I've been a lifelong reader of Stephen King, Dean Koontz, and several science fiction authors such as Arthur C. Clarke, Isaac Asimov, and Robert Heinlein. I've read a little Grisham and Tom Clancy. I've recently fallen in love with Ursula Le Guin, Jim Butcher, and especially Michael Chabon. I've read The Chronicles of Narnia, all of the Harry Potter series (several times), The Lord of the Rings and the Hobbit, the Foundation series by Asimov, quite a bit of L. Ron Hubbard's "dekology" (before I knew anything about scientology, and without any connection with that religion before or since). John Irving is an old favorite, as are Nabokov (I don't usually think of his work as a scholarly interest - it's too weird for that) and Philip Roth. I read a little Salman Rushdie to shock people, and enjoyed his prose despite that.

Apart from these, I'm also a grad student working on a dissertation on Faulkner. As a scholar, I've studied Faulkner (of course), quite a bit of regional fiction, Hemingway, Cather, Henry James, George Eliot, Thomas Hardy, Joseph Conrad, James Joyce, Melville, Emerson, Thoreau, Cooper, Poe, Whitman, Dreiser, Chesnutt, and lots of others. I've done a good amount of work on Spenser, Shakespeare, Chaucer, and some medieval texts such as Piers Plowman, and, of course, Beowulf. I've read a little classical literature - Utopia, some Greek tragedies (especially Sophocles), the Iliad and the Odyssey, some of the Divine Comedy. I've read a lot of Plato and Aristotle for my philosophy double-major.

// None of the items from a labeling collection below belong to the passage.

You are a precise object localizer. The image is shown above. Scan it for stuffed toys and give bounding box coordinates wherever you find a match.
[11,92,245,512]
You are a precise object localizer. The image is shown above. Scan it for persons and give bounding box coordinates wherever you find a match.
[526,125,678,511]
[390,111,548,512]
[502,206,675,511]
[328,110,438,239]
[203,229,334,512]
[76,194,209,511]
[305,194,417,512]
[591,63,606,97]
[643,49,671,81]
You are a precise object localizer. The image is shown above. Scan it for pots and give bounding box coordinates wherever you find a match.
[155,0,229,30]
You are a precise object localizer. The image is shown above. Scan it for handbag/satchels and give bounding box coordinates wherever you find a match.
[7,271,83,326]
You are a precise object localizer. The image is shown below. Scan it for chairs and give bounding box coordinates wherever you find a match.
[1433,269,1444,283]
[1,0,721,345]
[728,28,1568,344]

I also think it's important to mention that I've recently become a connoisseur of classic film, especially film noir. I've dabbled in some foreign film and fallen in love with Godard, Kurosawa, and Bergman. I think it helps to see the connections between film and fiction, especially insofar as one informs the other, artists in one medium often work in the other, and movements in one medium cross to the other. It's an interesting intertextual relationship that I would like to spend more time studying.

I suppose I'm trying to give my credentials, not merely try to brag and sound pedantic.